Richardson currently is the dean and chancellor's professor of law at the University of California, Irvine School of Law. At the time of her appointment as UCI Law's second dean, she was the only woman of color to lead a top-30 law school. She holds joint appointments in UCI Law's Department of Criminology, Law, and Society, and in the Department of Asian American Studies. She received her AB from Harvard College and her JD from Yale Law School.
Richardson's interdisciplinary research uses lessons from cognitive and social psychology to study decision-making and judgment in a variety of contexts. Her scholarship has been published by law journals at Harvard, Yale, Berkeley, Cornell, Duke, and Northwestern, among others. She is working on a book that reflects on the current reckoning with anti-Blackness that is occurring across the U.S. and its implications for law and policy.

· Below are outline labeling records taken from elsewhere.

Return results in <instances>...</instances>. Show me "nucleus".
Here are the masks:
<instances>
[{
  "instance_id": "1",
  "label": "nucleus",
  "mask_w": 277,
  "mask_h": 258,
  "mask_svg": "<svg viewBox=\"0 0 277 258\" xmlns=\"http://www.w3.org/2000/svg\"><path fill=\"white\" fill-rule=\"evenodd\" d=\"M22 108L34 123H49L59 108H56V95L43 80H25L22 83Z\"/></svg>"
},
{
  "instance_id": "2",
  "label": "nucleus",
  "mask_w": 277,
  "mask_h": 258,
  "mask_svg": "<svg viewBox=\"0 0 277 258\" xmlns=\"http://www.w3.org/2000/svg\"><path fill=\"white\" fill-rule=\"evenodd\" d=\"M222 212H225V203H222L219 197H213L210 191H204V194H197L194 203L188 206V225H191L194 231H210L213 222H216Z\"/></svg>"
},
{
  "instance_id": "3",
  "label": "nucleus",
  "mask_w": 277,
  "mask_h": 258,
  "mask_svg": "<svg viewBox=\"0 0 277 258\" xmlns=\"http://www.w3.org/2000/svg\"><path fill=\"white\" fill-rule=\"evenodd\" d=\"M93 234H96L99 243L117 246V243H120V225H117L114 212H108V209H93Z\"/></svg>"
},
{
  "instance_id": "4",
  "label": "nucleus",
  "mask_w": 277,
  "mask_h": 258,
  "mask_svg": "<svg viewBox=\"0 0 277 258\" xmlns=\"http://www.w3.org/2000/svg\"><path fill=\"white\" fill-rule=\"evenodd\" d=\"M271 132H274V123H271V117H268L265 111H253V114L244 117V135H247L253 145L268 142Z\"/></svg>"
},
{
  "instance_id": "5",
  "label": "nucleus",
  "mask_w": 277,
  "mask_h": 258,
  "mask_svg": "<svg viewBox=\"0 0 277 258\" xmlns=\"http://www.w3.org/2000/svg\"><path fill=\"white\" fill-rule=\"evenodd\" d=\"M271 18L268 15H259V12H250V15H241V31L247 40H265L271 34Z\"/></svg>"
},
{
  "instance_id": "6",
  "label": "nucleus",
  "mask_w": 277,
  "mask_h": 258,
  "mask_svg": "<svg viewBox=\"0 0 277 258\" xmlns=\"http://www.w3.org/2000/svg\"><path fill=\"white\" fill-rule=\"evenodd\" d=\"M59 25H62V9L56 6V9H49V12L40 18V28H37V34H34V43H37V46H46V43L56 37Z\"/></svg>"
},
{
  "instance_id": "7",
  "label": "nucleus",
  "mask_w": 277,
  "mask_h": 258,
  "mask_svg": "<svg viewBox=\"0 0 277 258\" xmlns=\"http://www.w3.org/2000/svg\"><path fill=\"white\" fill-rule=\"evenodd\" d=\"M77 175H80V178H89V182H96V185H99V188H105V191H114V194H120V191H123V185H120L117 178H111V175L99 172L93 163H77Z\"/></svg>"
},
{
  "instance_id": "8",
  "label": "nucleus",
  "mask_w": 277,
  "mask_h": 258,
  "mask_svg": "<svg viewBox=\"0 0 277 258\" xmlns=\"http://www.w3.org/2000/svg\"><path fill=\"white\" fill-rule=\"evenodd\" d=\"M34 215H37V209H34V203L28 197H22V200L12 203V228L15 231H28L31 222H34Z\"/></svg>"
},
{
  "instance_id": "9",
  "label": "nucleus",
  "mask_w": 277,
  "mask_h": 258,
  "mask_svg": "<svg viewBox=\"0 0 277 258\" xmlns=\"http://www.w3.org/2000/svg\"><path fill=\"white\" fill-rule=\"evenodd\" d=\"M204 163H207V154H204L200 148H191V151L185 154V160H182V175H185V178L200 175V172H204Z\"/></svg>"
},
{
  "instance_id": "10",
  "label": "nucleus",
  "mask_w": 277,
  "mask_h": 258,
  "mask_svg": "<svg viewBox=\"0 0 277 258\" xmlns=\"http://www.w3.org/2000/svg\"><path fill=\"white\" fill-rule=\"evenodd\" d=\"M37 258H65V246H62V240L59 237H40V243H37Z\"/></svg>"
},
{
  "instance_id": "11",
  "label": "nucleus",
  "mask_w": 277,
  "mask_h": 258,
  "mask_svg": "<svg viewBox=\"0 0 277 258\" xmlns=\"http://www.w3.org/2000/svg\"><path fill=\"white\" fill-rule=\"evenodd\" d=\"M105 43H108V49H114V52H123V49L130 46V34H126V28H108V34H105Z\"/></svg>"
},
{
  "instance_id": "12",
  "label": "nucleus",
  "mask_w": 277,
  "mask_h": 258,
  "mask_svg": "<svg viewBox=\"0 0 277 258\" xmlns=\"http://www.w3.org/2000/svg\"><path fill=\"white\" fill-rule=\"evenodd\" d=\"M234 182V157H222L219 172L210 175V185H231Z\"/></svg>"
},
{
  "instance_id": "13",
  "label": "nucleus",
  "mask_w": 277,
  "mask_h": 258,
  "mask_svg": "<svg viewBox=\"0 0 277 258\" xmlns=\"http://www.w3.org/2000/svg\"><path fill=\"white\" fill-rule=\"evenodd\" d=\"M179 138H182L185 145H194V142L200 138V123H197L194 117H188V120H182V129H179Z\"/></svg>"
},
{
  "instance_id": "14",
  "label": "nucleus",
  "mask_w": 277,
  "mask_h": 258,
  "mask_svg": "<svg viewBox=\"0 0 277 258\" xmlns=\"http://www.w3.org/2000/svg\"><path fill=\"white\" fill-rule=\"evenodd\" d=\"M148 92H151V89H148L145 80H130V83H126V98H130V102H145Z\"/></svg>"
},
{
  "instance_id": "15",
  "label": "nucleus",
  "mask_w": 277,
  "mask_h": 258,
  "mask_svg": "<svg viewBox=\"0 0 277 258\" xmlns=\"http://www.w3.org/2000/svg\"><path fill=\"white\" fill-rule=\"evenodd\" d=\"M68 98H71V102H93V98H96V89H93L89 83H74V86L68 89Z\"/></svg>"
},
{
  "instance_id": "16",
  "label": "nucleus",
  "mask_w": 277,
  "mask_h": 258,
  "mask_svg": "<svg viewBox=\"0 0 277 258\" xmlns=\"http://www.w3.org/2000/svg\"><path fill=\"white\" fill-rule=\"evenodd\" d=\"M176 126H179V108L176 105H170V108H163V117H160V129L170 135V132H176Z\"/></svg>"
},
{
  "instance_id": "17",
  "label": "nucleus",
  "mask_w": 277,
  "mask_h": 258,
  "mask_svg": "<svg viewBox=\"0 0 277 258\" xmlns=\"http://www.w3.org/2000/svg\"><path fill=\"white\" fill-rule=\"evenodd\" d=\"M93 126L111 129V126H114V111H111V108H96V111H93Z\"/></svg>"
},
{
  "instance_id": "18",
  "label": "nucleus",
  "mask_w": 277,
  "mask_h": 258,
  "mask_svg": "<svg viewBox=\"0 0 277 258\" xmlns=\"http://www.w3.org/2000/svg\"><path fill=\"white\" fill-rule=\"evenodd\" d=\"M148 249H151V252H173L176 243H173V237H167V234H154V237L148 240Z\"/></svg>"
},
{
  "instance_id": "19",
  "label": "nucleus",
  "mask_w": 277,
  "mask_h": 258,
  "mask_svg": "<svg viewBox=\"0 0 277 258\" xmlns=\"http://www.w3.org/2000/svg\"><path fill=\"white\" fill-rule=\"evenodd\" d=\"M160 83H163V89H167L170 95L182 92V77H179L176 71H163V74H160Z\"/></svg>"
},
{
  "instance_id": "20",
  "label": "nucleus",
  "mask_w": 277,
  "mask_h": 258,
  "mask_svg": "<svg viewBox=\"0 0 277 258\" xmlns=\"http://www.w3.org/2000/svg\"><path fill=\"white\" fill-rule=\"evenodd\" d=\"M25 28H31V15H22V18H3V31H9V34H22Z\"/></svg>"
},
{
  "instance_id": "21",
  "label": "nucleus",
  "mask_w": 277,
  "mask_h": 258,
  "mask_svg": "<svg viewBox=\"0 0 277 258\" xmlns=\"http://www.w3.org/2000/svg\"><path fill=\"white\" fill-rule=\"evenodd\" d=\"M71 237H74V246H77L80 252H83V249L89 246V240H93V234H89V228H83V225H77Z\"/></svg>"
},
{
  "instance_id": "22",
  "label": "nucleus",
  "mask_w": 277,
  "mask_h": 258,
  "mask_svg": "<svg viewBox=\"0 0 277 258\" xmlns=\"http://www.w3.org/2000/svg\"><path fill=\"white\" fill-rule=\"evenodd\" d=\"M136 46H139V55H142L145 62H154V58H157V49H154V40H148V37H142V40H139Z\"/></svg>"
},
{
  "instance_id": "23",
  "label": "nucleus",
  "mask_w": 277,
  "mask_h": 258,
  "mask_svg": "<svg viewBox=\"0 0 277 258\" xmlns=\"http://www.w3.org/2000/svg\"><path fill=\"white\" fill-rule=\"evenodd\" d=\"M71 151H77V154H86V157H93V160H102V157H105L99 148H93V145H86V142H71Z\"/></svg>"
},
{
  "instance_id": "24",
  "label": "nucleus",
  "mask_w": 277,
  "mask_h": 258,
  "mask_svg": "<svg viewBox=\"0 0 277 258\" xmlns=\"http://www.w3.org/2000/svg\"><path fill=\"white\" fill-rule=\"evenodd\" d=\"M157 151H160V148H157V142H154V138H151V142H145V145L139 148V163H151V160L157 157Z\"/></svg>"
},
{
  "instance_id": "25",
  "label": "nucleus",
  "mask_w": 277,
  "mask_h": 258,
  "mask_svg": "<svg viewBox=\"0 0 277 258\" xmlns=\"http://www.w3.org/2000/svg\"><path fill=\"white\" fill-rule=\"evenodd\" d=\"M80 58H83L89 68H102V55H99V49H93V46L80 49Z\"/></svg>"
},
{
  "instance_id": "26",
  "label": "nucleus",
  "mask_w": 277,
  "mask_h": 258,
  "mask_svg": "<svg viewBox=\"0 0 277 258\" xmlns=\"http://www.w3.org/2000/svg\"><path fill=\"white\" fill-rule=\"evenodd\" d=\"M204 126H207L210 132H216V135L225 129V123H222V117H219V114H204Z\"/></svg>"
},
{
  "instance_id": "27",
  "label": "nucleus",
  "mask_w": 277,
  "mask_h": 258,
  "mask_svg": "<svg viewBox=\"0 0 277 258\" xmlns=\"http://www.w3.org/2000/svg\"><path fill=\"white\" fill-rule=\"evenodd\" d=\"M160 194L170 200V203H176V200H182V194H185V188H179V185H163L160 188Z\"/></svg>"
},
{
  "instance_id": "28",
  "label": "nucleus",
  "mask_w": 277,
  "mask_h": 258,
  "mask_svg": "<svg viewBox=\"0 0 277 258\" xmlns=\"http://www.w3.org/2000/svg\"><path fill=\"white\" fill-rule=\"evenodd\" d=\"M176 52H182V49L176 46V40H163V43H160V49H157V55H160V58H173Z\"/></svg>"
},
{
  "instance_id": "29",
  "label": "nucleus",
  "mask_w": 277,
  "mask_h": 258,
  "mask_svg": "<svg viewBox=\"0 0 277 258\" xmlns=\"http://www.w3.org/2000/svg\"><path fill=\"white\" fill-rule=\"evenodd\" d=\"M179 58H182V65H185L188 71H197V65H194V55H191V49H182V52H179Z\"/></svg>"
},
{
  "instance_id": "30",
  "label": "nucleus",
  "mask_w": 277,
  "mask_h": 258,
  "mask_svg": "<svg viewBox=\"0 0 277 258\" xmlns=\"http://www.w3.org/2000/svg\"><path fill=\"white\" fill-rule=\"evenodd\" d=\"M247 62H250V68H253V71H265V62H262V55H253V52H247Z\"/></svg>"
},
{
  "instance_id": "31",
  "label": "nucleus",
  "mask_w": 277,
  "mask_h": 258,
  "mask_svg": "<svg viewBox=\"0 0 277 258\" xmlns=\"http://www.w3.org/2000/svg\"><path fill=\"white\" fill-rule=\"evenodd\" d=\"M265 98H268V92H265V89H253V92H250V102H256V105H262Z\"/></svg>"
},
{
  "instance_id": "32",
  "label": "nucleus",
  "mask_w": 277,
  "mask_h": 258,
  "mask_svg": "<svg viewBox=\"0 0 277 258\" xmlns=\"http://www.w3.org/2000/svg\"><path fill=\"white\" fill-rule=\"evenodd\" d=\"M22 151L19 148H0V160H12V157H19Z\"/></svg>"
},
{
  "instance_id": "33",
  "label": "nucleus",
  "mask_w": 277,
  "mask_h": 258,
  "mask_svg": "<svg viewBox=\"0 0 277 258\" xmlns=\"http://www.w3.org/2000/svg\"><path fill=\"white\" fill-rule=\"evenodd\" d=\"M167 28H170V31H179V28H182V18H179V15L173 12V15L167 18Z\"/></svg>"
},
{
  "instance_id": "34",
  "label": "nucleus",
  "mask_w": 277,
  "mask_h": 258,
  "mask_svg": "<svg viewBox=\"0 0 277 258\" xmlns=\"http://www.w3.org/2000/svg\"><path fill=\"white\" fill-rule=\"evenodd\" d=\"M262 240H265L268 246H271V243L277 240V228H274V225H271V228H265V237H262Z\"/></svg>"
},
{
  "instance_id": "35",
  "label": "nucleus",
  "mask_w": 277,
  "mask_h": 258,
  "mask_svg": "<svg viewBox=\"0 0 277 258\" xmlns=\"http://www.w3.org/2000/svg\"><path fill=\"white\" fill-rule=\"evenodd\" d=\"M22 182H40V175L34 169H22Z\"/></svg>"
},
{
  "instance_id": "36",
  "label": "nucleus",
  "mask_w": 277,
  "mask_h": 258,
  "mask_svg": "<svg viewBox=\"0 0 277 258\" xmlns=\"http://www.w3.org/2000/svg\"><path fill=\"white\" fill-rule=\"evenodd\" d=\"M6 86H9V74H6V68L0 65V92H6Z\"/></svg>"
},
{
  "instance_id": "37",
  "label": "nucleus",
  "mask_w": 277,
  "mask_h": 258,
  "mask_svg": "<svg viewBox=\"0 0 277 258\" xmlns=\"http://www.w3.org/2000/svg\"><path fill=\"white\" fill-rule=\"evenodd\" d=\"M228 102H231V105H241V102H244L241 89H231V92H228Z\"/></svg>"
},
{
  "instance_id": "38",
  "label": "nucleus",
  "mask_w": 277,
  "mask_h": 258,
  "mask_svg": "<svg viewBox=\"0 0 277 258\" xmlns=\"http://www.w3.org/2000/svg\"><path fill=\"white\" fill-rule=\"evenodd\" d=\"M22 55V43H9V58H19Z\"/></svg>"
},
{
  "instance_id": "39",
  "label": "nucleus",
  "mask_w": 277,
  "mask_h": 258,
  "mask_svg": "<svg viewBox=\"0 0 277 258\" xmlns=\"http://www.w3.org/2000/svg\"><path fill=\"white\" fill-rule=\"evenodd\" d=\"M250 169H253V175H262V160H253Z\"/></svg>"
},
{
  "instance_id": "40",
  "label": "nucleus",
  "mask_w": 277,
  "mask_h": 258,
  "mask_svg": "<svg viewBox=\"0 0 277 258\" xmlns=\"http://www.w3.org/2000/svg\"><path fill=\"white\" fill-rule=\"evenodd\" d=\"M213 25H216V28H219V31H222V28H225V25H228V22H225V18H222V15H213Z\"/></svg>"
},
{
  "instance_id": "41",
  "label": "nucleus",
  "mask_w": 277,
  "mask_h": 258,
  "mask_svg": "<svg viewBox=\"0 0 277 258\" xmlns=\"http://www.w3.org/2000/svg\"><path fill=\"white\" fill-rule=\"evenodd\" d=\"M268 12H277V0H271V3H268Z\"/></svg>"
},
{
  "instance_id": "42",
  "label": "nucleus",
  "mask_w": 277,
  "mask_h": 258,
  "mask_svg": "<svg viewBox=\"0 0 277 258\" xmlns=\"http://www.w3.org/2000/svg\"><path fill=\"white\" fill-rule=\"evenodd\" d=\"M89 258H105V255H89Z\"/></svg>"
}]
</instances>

Her legal career includes partnership at a criminal defense law firm and work as a state and federal public defender. She was also an assistant counsel at the NAACP Legal Defense and Educational Fund, Inc. She was a Skadden Arps Public Interest Fellow with the National Immigration Law Center in Los Angeles and the Legal Aid Society's Immigration Unit in Brooklyn, NY.
Richardson frequently speaks on the science of implicit bias and its influence on decisions, perceptions, and judgments. She has consulted with public and private entities developing practices to address racial and gender disparities. She is a leading expert on race and policing, and has worked with police departments addressing the impact of race on their policing practices.
Her awards and recognitions include the American Association of Law School's Derrick Bell Award, which recognizes a faculty member's extraordinary contributions to legal education through mentoring, teaching, and scholarship; the National Asian Pacific American Bar Association Trailblazer Award; being named one of the Top Women Lawyers in California; and being chosen as one of the two most influential Korean Americans in Orange County.
Richardson is a member of the American Law Institute. She is on the Executive Committee of the Association of American Law Schools, and serves on the Board of Equal Justice Works. In 2020, she was appointed by California Gov. Gavin Newsom to the California Penal Code Revision Committee.